Representative HAMMER. This lady came to my office and tried to enlist me in her behalf, to get her a place, and I made an effort. I knew a gentleman who came to my office and who is in charge of a number of apartments here, and I called his attention to the fact that if there were plenty of apartments here was a lady looking for one and that there were three persons whom I knew who lived in the same apartment with her and said that they were nice people. He said he would get her one. That was the day before. The next day after the ejectment, he said "I wrote her a letter. She did not get the letter in time, then. I do not know why she did not get it." I must think, if they are anxious

Mrs. TSCHIPKE (interposing). As far as the newspapers-I do not want to be in the newspapers to be put out on the street. We have a little business.

Representative HAMMER. Did you notify the correspondents to be there, or did they catch on with that nose for news that nobody can divine? Did you phone them?

Mrs. TSCHIPKE. No, sir; it would have hurt my husband's business to be put out on the street, and it did, and hurt me, too. Why was that put in the paper that way?

FURTHER TESTIMONY OF MRS. HENRY C. BROWN

Mrs. BROWN. I want to testify next. Mrs. Tschipke had been to me a good many times in regard to her case.
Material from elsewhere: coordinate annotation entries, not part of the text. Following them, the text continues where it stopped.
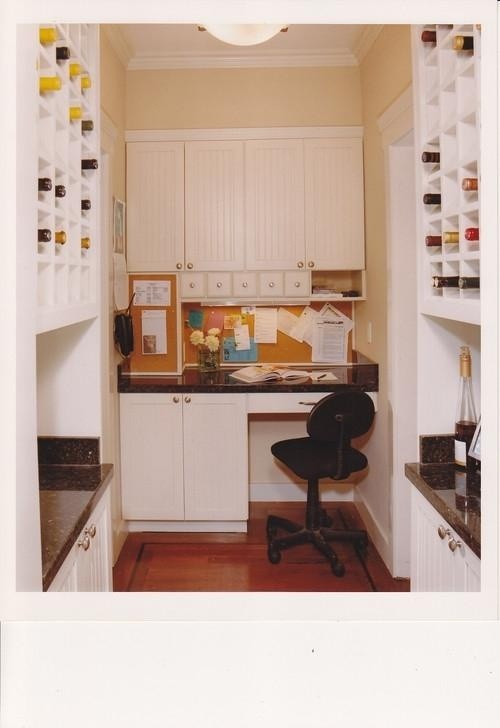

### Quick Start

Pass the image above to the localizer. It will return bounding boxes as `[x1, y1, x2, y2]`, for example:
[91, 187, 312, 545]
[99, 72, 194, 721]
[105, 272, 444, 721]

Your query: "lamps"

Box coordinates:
[197, 22, 289, 46]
I know that she was positively ill for several days before her eviction. She came to me after having spent an entire day in looking into the apartments given her by McKeever & Goss, and she was so worn and so ill that I offered her hot tea, etc., and her limbs were swollen and the women was suffering.

I felt that it was a serious case, and therefore when I found that she was to be absolutely evicted I myself telephoned-I did not realize that it could do Mrs. Tschipke any possible harm-to the News and the Herald that this woman was going to be evicted and that she had done everything in her power, she had even offered her landlord the very rate of rent that he was advertising the apartment for in the paper, and he refused to take it. Therefore, I thought that this was a case that the public should be aware of, so I telephoned myself to those two papers and take upon myself the blame for the "frame-up."

I have here a letter which I wish to put into the evidence [reading]:

To whom it may concern:

On the date of January 9 the Washington Herald was called on the telephone and apprised of the fact that Mrs. Tschipke was to be served with an evict on notice by the United States marshal's office. The informant, a woman, said she was Mrs. Henry C. Brown. The matter was assigned to Joseph Phillips, a Washington Herald reporter. The matter was checked through the court reporter, Newell Rogers, and when notice was received at the Herald office that the marshal was on his way, a photographer was assigned by the city editor.

This is the testimony of Mr. Bryan Morse, the city editor of the Washington Herald.

I would like to call Mrs. Webb next. We have heard on many occasions from the real-estate men of Washington that they are wholesomely and sweetly desirous of assisting the tenants in Washington to secure homes. I have asked Mrs. Webb to testify of her experience in that particular.

STATEMENT OF MRS. JULIET B. WEBB

Mrs. WEBB. I live at 2138 California Street, the Lonsdale, and I just want to state my case at the Lonsdale.

When I first went to the Lonsdale, 11 years ago, I paid $25 a month as my rent. It is on the fourth floor back, with no elevator service. The Rent Commission, in 1923, set my rent at $32.50. The present landlord wishes $45 and I declined to pay that, so he has served me with an eviction notice.